§ **WORK INSTRUCTIONS**
Scan the material below and copy every line holding the word "site".

══ DATA PROVIDED

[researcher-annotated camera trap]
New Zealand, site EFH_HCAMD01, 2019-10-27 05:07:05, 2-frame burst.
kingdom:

════
══ DATA PROVIDED

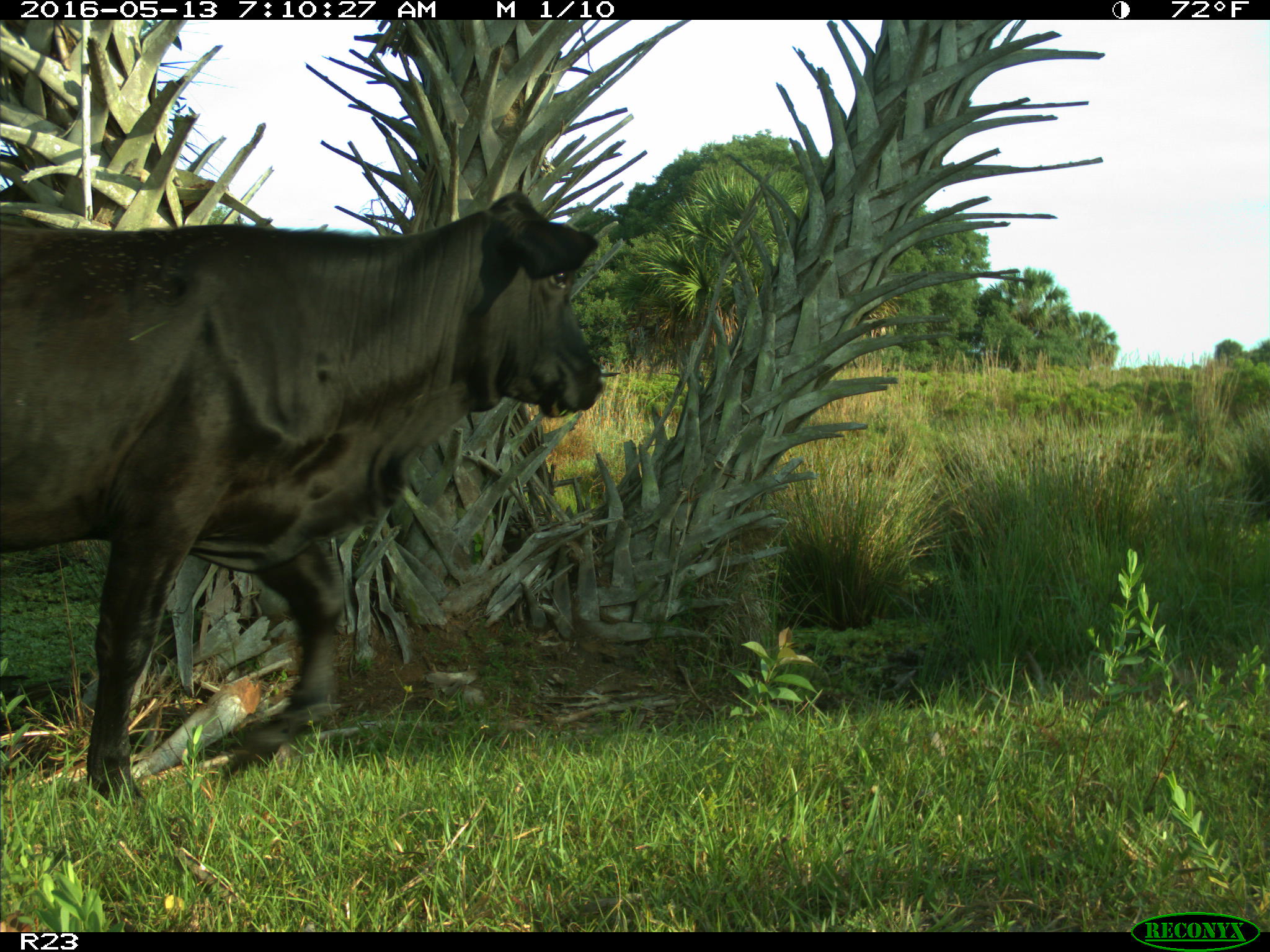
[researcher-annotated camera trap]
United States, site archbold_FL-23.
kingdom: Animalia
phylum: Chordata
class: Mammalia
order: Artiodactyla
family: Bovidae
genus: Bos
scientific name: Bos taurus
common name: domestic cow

════

§ **ANSWER BELOW**
New Zealand, site EFH_HCAMD01, 2019-10-27 05:07:05, 2-frame burst.
United States, site archbold_FL-23.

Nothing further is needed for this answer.